Porsche does not seem overly troubled by the uncertainty over global fuel economy and emissions regulations, congestion surcharges and the like, either. All these are just part of doing business and the genius of this German car company – all German car companies – lies in the obsession with creating and executing detailed plans.

The plan here was to create a 2012 911 for aging, global buyers. The result is an excellent automobile. This car is daring, even ground-breaking in its own way, despite some grumbling that it has morphed into a GT or grand touring car – that this 911 has outgrown its sports car roots.

Those roots run deep, too. The first 911 arrived in 1963 and it evolved from the Porsche 356, the company's first production vehicle designed by Ferry Porsche in 1948. Six generations have since been built, with some 700,000 sold worldwide.

But the company has evolved and the facts suggest Porsche knows what it's doing.

Porsche's operating profit was up 25 per cent (to €1.51-billion) in the January-to-September period, while revenue leapt ahead 20 per cent (to €7.93-billion) and deliveries were up 31 per cent to 90,972 cars. Porsche is successful, despite the gloom in Europe and the United States.

The numbers also say that Porsche is definitely not a sports car company, or at least not exclusively one. Through September, the 911 model posted a 12 per cent sales decline to 13,777 vehicles. What's moving? The Cayenne was Porsche's best-selling model in the period, with 43,924 sold. That's a stunning 74 per cent jump on the year. The Panamera also outsold the 911, with deliveries up 6 per cent to 18,750 cars.

If I am a Porsche executive, those results scream out "bigger is better" – that the big Cayenne and Panamera are driving Porsche's growth and earnings.

I'd also take notice of China, Porsche's most dynamic sales region. Sales there were up 82 per cent to 17,683 cars through September. North America was strong, with 22,307 cars sold for a 15 per cent increase, but China will pass North America very soon. Europe remains healthy, too, with sales up 11 per cent to 29,079 vehicles. But Porsche's future – with the goal of annual sales topping 200,000 – is in China.

"Porsche's chunky models have become the pillar of their success," Stefan Bratzel, director of the Centre of Automotive Management at the University of Applied Sciences in Bergisch Gladbach, Germany, recently told Bloomberg.

And they will remain so, even as the new 911 arrives next February in Canada. The big-is-better mentality has justifiably consumed Porsche's thinking about the 911.

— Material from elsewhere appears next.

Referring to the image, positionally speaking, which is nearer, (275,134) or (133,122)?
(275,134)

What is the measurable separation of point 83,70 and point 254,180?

Chief executive officer Matthias Mueller told reporters at the Frankfurt auto show that the car is "enormously important for Porsche as it characterizes the brand" and the new 911 will "play a huge factor in our growth strategy." That said, this car is nothing much like the first 911 of almost 50 years ago.

My bet is that the purists are going to be troubled by this 2012 version, but the market will go nuts. Despite the weight of success, I believe Porsche's daring move here was not to stand pat with the 911, but to suffer the slings and arrows that come with knocking convention and conventional wisdom. Because if nothing else, this 2012 911 is big – 100 mm longer at the pivotal point, the wheelbase, and significantly wider at the front track, too.

It's still every bit a speedster, too. The seventh-generation 911 has a top speed of 289 km/h, the company says, and the Carrera S with PDK accelerates to 100 km/h in 4.3 seconds, 4.1 seconds with the launch control feature of the optional Sport Chrono package. The Carrera with PDK does the same sprint in 4.6 seconds, 4.4 seconds with Sport Chrono.

At 350 hp for the base car and 400 for the Carrera S, the car is more powerful and 45 kilograms lighter than its predecessor. Give thanks to a lot of aluminum bodywork for the weight loss. Porsche says the Jenny Craig treatment and various engineering advances, including a stop-start system, have reduced fuel consumption and emissions by as much as 16 per cent. All that in a much larger, more powerful car from the inside out.

If Porsche were looking for some advice from me, however, I'd suggest caution over growing the 911 any further.

This car is as big as any 911 should ever be. When it comes to sports cars, size matters – the rule of thumb being the smaller the better.